AYDINLIK TÜRKİYE'NİN HABERCİSİ
Albaraka Türk

K R O N İ K  M E D Y A
İmam-hatip meselesinde 'sosyoloji'yi gözetenler, gözetmeyenler…

İmam-hatip okulları konusunda, İsmet Berkan'ın ana-babaların çocuklarına din eğitimi aldırmasını meşru bir hak kabul ederek önerdiği "ara çözüm"ü hatırlıyorsunuzdur… Özetle, "… İlköğretim okullarının mesela 6. sınıfından başlayarak ve lise eğitimi boyunca da devam eden seçmeli Kuran ve namaz dersleri" uygulamasına paralel olarak imam hatip okullarının sayısının azaltılmasından ibaret bir çözüm…
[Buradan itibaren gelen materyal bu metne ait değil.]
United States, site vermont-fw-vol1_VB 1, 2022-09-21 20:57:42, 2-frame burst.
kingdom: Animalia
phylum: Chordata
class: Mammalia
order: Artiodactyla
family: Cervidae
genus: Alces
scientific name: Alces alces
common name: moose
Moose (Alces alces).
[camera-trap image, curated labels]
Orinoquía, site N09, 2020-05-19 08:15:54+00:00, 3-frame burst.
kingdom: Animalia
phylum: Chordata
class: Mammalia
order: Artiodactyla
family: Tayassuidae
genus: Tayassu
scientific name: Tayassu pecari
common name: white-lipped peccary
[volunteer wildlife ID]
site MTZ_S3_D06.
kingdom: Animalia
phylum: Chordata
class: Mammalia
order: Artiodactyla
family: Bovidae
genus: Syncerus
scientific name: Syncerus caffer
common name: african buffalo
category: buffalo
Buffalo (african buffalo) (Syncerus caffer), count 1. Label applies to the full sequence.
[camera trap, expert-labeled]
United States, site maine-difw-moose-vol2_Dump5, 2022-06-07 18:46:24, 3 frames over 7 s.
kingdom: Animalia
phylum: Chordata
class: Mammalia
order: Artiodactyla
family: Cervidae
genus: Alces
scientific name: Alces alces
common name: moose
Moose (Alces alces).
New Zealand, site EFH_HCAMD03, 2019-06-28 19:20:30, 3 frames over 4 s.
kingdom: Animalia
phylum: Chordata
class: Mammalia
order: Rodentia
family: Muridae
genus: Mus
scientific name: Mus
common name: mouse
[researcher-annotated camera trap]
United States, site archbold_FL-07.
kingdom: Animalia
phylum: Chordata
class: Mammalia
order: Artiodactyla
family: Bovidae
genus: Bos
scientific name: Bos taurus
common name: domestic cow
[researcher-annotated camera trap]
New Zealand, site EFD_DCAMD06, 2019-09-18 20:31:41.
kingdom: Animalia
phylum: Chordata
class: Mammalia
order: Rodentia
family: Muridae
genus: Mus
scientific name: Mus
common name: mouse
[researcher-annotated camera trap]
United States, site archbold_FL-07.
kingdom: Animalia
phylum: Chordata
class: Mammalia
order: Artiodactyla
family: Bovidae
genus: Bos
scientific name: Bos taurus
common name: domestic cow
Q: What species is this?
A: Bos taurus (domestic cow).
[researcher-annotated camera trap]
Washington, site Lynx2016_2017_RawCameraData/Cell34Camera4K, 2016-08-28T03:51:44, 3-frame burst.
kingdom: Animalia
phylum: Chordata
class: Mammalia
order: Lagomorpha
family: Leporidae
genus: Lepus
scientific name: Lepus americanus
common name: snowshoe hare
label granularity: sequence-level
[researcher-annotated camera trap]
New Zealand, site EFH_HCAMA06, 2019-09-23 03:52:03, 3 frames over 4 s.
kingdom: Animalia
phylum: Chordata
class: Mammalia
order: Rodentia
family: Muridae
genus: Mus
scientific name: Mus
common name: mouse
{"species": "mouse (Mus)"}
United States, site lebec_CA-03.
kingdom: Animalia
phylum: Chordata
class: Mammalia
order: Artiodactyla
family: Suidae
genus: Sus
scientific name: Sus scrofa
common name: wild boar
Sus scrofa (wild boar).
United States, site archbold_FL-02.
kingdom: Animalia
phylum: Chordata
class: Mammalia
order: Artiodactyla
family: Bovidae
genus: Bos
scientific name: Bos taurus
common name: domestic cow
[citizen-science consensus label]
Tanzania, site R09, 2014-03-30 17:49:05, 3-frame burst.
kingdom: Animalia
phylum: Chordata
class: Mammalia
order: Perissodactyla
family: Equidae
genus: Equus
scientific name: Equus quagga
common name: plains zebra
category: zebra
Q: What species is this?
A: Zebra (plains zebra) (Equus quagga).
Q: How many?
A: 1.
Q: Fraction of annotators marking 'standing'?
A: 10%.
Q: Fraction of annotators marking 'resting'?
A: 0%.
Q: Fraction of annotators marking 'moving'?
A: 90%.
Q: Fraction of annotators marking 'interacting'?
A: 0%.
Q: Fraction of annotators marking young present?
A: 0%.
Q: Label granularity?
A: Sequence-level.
Kronik Medya'da, anayasasında "laik" olduğu yazan bir devletin, bu ilke ile tutarlı kalınacaksa, böyle bir uygulamaya gitmesinin imkânsız olduğunu söylemiş, kendi önerimizi de şöyle özetlemiştik: "(…) Eğer yeni bir 'model' oluşturulacaksa, bunun yolu her şeyden önce, imam hatipleri 'devlet okulu' statüsünün dışına çıkarmaktan geçmektedir. Bu çerçevede yapılması gereken, imam hatip liselerine süratle birer 'özel okul' statüsü vermek ve bu okulların bugün olduğu gibi eğitim / öğretim faaliyetlerine devam etmesini sağlamaktır."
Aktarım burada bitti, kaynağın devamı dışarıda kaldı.